▸ WORK INSTRUCTIONS
Write out all the entries word for word and omit any pictures.
Start of THE DATA
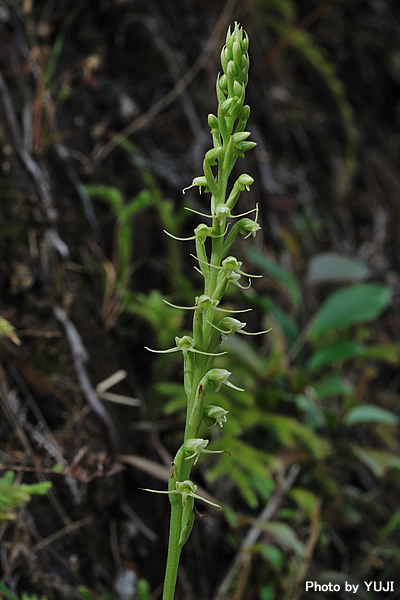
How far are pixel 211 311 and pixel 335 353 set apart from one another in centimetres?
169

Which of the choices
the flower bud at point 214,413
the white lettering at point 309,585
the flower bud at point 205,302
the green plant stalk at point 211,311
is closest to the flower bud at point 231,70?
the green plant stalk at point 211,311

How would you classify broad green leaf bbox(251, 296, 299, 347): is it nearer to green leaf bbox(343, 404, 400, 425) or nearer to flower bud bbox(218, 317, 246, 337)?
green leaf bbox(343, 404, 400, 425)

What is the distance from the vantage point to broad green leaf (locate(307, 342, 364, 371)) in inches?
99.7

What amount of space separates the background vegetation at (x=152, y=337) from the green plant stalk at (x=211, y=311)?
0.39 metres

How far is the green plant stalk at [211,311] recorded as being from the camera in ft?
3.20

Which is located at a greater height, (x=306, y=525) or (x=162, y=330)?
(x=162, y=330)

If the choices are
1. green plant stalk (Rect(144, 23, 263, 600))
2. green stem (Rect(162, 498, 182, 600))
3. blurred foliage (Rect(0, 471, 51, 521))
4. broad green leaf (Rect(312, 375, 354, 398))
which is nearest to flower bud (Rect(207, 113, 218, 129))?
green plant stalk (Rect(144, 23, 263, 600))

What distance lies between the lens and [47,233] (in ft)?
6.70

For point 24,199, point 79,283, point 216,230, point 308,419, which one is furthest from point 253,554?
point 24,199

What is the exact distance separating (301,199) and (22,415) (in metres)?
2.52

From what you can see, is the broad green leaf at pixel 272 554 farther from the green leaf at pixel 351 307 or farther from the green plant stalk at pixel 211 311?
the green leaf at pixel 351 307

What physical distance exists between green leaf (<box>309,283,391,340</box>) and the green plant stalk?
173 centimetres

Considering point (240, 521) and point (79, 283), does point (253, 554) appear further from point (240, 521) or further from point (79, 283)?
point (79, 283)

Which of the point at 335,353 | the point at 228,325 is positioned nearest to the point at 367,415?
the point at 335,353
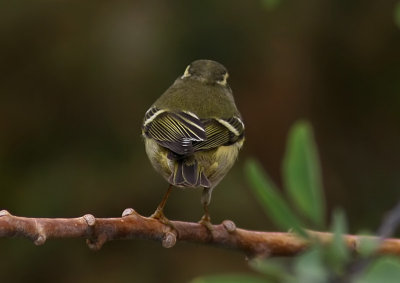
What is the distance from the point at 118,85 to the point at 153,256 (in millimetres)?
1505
End of THE DATA
▸ COMPLETED EXERCISE
How far are pixel 211 311 and pixel 335 353 set apart from one another in centimetres?
169

Which of the choices
the flower bud at point 214,413
the white lettering at point 309,585
the flower bud at point 205,302
the green plant stalk at point 211,311
is closest to the flower bud at point 231,70?
the green plant stalk at point 211,311

How would you classify broad green leaf bbox(251, 296, 299, 347): is it nearer to green leaf bbox(343, 404, 400, 425) or nearer to flower bud bbox(218, 317, 246, 337)?
green leaf bbox(343, 404, 400, 425)

What is the distance from the vantage point to broad green leaf (locate(307, 342, 364, 371)) in inches?
99.7

What amount of space separates the background vegetation at (x=152, y=337) from the green plant stalk at (x=211, y=311)?
0.39 metres

How far is the green plant stalk at [211,311] recorded as being from the camera in ft?
3.20

Which is located at a greater height, (x=306, y=525) or (x=162, y=330)?
(x=162, y=330)

If the choices are
1. green plant stalk (Rect(144, 23, 263, 600))
2. green stem (Rect(162, 498, 182, 600))
3. blurred foliage (Rect(0, 471, 51, 521))
4. broad green leaf (Rect(312, 375, 354, 398))
which is nearest to flower bud (Rect(207, 113, 218, 129))?
green plant stalk (Rect(144, 23, 263, 600))

What distance lies between the lens and [47,233] (in ft)?
6.70

For point 24,199, point 79,283, point 216,230, point 308,419, which one is furthest from point 253,554?
point 24,199

What is the exact distance separating (301,199) and (22,415) (in metres)?
2.52

From what you can see, is the broad green leaf at pixel 272 554 farther from the green leaf at pixel 351 307 or farther from the green plant stalk at pixel 211 311?
the green leaf at pixel 351 307

What physical distance exists between green leaf (<box>309,283,391,340</box>) and the green plant stalk?
173 centimetres

Considering point (240, 521) and point (79, 283), does point (253, 554) appear further from point (240, 521) or further from point (79, 283)?
point (79, 283)

Which of the point at 335,353 | the point at 228,325 is positioned nearest to the point at 367,415?
the point at 335,353
What is the distance from the point at 118,85 to the point at 153,256 (in millimetres)?
1505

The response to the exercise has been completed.